Set exercise: Arrange every line of the data below as a numbered list, omitting blank lines and leaving out the pictures.

Questions about scenes shown in images:
..............................
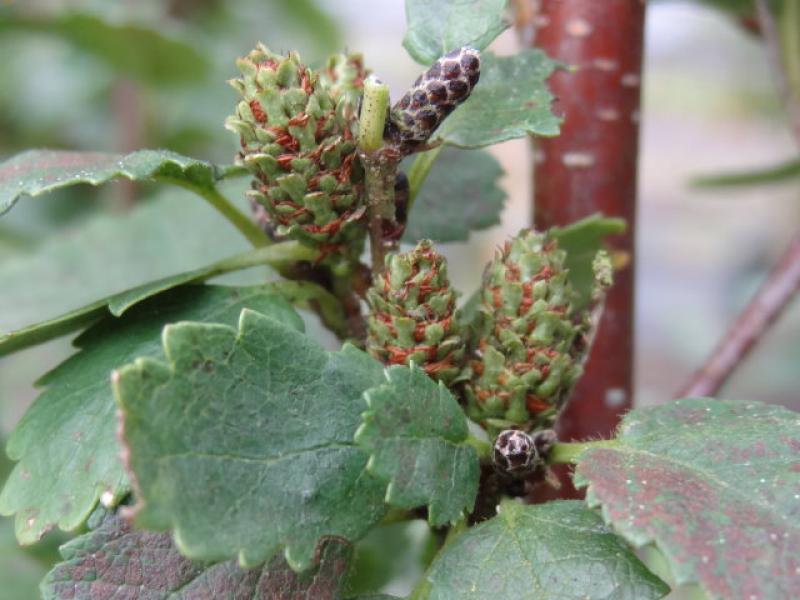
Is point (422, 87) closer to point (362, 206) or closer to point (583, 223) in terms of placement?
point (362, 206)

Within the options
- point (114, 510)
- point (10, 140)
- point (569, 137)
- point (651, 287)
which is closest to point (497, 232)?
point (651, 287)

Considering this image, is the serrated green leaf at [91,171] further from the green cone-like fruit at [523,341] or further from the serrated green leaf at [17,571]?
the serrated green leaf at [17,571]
..............................
Result of this task:
1. Is point (422, 87) closer to point (362, 206) or closer to point (583, 223) in terms of placement?
2. point (362, 206)
3. Within the options
4. - point (114, 510)
5. - point (10, 140)
6. - point (569, 137)
7. - point (651, 287)
8. which is closest to point (497, 232)?
9. point (651, 287)
10. Considering this image, is the serrated green leaf at [91,171] further from the green cone-like fruit at [523,341] or further from the serrated green leaf at [17,571]?
11. the serrated green leaf at [17,571]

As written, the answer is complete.